Industrial Disasters are Disasters originating from technological or industrial accidents, dangerous procedures, infrastructure failures or certain human activities, which may cause the loss of life or injury, property damage, social and economic disruption or even environmental degradation.

Industrial disasters include:

  • Accident release of toxic Chemicals: Release of toxic chemicals during the production, transportation or handling of hazardous chemical substances.
  • Explosions: Disasters will only be classified as explosions when explosions are the actual disaster.

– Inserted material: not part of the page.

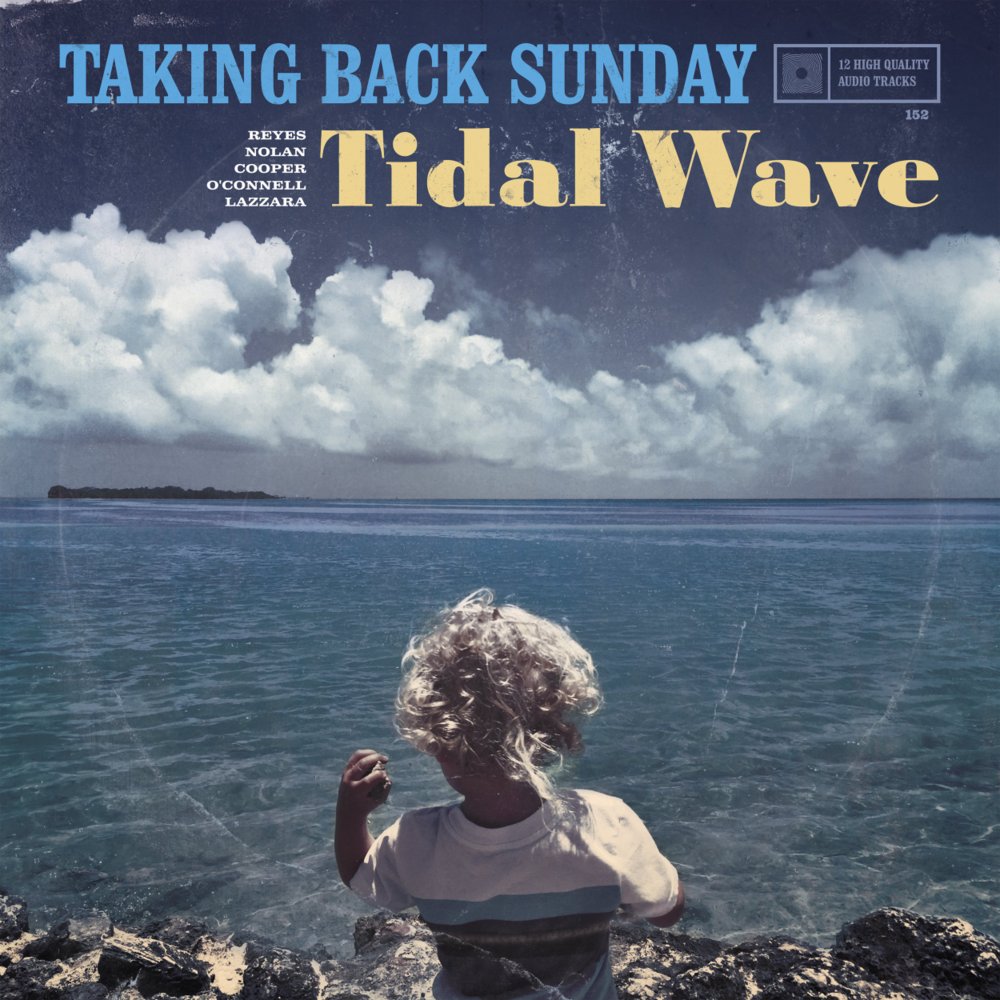Cover image for Tidal Wave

If the explosion is the cause of another disaster, the event will be classified as the resulting disaster. 
  • Chemical explosion: Violent destruction caused by explosion of combustible material, nearly always of chemical origin. 
  • Nuclear explosion/Radiation: Accidental release of radiation occurring in civil facilities, exceeding the internationally established safety levels. 
  • Mine explosion: Accidents which occur when natural gas or coal dust reacts with the air. 
  • Pollution: Degradation of one or more aspects in the environment by noxious industrial, chemical or biological wastes, from debris or man-made products and from mismanagement of natural and environmental resources. 
  • Acid rain: A washout of an excessive concentration of acidic compounds in the atmosphere, resulting from chemical pollutants such as Sulphur and nitrogen compounds. When deposited these increase the acidity of the soil and water causing agricultural and ecological damage. 
  • Chemical pollution: A sudden pollution of water or air near industrial areas, leading to internal body disorders with permanent damage of the skin. 
  • Atmosphere pollution: Contamination of the atmosphere by large quantities of gases, solids and radiation produced by the burning of natural and artificial fuels, chemicals and other industrial processes and nuclear explosions. 

Approach to handle Industrial Disasters 

  • Prevention: Detection, characterization and early warning system & creating a robust risk management framework.
  • Preparedness: Capacity development by human resource development, education & training, knowledge management, community awareness.
  • Infrastructural development: basic infrastructure, institutions, networking & communication, medical preparedness.
  • Response, Relief, and Rehabilitation: Information dissemination, IEC (information, education and communication) campaigns, Relief mechanisms and evacuation infrastructures will not only minimise the casualty but also help in mitigation of the distress.
  • Post-Disaster Documentation: Proper documentation and categorisation of disasters along with the lessons learned must be disseminated to prevent similar issues in future.